Ce père dont la Bible dit qu’il est Le
Père, appelé le Père des lumières, le Père de miséricorde, le Père de toute
famille dans les cieux et sur la terre... Et le fils, ce Fils dont la Bible dit
qu’il est “le Fils unique, le Fils de
Dieu et le Fils de l’homme”... Avec quelle intensité, avec quel amour
Jésus n’a-t-il pas prononcé ces mots “mon
Père” ! C’est en lui et à cause de lui que ce Dieu terrible et parfois
lointain de l’Ancien Testament devient “le Père”, notre Père!

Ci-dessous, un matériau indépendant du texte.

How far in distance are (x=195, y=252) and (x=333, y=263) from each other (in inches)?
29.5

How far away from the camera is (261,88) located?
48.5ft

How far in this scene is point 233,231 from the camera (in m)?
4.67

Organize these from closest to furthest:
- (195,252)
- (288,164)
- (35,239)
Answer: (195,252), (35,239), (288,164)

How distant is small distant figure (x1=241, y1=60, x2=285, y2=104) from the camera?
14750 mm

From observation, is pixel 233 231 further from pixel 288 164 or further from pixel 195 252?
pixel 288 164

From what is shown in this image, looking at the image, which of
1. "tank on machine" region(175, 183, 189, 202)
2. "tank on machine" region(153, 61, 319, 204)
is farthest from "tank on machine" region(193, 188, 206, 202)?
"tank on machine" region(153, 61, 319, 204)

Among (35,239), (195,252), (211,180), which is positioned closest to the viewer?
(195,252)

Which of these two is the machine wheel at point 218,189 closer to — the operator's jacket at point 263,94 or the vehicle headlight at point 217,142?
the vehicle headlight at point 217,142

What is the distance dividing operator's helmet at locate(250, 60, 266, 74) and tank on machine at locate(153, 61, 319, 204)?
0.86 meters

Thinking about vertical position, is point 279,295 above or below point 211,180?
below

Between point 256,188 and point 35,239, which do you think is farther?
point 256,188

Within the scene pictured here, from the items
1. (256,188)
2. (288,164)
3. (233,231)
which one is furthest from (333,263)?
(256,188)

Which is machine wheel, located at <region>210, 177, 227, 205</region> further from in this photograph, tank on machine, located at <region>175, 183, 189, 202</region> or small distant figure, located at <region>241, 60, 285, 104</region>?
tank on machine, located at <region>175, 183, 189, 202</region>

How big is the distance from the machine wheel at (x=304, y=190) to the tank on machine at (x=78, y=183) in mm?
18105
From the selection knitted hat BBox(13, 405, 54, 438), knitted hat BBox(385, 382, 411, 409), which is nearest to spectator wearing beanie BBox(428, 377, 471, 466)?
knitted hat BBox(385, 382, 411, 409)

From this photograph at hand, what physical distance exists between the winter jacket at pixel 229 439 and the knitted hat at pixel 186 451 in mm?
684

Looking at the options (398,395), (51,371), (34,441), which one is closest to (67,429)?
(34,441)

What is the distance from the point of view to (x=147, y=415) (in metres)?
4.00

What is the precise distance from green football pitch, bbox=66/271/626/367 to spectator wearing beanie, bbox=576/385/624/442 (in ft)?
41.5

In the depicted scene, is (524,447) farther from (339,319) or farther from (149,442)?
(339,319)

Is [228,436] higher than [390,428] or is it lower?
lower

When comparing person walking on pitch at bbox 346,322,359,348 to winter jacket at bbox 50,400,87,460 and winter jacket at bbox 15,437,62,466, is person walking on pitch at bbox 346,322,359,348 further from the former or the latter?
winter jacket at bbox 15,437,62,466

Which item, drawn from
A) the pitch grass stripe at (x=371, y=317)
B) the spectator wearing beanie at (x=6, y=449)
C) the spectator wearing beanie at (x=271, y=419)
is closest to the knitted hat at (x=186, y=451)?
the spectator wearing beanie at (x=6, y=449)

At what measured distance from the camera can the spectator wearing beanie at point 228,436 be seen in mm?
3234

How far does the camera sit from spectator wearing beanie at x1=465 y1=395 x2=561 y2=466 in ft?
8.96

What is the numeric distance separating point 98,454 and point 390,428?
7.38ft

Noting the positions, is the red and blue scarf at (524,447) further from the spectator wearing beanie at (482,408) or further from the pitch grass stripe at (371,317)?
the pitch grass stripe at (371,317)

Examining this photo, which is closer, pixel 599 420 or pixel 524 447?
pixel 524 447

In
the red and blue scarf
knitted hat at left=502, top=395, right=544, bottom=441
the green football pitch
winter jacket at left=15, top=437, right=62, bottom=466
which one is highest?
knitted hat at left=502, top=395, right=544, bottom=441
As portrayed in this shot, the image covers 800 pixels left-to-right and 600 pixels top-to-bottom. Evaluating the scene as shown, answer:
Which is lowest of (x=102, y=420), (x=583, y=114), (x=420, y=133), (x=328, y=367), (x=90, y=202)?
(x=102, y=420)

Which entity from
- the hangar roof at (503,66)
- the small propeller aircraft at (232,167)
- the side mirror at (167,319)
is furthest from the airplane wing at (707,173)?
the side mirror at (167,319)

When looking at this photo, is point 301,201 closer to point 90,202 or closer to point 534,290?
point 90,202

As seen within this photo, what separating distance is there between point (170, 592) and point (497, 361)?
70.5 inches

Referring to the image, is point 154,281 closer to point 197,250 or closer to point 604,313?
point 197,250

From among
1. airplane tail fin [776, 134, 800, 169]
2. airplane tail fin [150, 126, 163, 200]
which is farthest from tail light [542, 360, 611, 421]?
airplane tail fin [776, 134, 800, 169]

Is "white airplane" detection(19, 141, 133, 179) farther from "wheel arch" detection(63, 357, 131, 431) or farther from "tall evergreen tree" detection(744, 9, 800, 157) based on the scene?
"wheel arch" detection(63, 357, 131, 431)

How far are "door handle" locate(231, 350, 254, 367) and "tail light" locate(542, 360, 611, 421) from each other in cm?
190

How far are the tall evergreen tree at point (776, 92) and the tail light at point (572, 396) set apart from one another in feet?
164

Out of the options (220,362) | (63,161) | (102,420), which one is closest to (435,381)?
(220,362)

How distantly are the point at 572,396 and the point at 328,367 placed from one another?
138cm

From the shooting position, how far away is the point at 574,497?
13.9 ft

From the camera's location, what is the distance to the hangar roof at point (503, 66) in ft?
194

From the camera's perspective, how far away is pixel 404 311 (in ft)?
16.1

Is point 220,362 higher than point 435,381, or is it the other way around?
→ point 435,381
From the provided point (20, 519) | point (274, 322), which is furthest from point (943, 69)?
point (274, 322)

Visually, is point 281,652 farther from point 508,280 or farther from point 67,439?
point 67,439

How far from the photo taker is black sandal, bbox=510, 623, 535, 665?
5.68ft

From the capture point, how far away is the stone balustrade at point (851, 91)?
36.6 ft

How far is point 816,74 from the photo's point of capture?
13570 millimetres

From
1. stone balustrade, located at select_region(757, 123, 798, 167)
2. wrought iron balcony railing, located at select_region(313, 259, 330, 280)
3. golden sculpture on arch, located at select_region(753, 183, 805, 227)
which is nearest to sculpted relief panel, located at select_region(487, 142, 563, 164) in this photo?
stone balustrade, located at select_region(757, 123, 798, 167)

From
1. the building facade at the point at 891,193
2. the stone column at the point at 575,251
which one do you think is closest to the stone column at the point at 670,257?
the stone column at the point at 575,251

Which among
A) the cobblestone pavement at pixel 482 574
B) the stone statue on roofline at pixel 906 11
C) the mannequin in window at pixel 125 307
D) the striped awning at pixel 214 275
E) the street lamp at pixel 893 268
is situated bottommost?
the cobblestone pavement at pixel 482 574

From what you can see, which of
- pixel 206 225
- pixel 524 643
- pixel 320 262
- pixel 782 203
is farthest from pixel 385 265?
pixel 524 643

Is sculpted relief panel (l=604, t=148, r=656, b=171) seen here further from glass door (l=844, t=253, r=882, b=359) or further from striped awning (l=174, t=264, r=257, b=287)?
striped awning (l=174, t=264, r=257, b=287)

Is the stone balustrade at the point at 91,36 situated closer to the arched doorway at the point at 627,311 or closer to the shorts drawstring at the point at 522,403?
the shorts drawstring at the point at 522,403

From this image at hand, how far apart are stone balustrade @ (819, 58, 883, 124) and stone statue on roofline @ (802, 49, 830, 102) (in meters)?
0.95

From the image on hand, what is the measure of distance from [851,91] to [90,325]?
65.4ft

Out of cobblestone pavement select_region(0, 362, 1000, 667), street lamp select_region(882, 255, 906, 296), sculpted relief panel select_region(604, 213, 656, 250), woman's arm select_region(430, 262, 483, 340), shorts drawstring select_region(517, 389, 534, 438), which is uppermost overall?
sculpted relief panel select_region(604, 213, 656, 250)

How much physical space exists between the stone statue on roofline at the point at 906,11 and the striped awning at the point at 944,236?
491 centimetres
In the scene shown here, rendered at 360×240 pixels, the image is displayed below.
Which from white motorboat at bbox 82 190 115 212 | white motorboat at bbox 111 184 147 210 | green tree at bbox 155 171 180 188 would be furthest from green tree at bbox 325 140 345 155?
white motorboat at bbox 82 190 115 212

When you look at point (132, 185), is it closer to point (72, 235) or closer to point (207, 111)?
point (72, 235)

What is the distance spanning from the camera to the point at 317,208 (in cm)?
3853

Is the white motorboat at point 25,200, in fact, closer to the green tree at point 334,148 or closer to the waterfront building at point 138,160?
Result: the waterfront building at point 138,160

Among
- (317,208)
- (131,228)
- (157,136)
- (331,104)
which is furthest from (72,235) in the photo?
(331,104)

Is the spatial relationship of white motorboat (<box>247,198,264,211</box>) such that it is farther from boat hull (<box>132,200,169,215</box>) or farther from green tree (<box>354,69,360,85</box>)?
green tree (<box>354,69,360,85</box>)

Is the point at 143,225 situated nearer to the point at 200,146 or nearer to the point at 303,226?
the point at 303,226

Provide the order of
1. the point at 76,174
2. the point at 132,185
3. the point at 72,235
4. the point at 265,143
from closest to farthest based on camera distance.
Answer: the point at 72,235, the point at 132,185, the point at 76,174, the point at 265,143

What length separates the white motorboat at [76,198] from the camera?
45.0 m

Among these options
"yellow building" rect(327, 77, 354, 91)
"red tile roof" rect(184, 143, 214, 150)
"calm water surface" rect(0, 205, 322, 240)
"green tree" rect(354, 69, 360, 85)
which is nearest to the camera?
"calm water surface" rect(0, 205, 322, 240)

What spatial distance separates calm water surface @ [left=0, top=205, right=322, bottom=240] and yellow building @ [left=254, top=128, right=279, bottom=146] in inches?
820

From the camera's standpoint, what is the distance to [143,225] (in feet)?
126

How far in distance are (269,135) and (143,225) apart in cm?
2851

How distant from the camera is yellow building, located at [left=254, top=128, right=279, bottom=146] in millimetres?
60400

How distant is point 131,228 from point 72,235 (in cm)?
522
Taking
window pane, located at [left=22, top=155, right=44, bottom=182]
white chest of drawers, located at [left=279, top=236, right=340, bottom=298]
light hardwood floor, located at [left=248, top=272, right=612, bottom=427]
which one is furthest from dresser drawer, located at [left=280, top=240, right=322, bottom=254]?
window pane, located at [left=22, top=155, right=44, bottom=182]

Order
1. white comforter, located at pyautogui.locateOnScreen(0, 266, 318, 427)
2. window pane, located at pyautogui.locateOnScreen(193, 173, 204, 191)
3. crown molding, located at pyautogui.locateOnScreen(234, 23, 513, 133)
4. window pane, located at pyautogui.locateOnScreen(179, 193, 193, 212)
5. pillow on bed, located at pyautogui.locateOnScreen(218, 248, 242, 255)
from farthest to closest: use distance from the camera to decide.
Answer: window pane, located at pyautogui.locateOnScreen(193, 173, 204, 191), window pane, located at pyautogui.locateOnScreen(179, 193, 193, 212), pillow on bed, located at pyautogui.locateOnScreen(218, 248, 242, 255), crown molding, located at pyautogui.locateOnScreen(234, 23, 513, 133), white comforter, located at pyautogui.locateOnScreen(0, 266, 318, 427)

Un des rares mots que le Nouveau
Testament a conservé de la langue même que le Seigneur Jésus parlait,
l’araméen, est un mot très simple, très court, c’est le mot “Abba”, qui
correspond à notre “papa”, et que tout enfant prononce. Les
premiers témoins du Seigneur ont dû être impressionnés de la manière
dont Jésus parlait à son Père, et ils en ont gardé un souvenir
ineffaçable. L’apôtre Paul dira même que l’un des signes distinctifs des
chrétiens est cette invocation profonde et spirituelle: “Abba, Père”, signe d’une réconciliation
accomplie entre le croyant et son Dieu, signe d’une communion d’où la crainte
et la révolte ont été bannies.
Ainsi, quelle qu’ait été la vie de votre
père humain, entrons et demeurons dans cette relation intime, personnelle et
réelle avec Dieu, nous souvenant que le Seigneur Jésus nous a appris à
l’invoquer en ces termes: “Notre Père qui
es aux cieux...” Nous souvenant aussi qu’il nous a dit: “Entre dans ta chambre, ferme ta porte,
et prie ton Père qui est là dans le secret; et ton Père qui voit dans le
secret te récompensera” (Matthieu 6/6,9).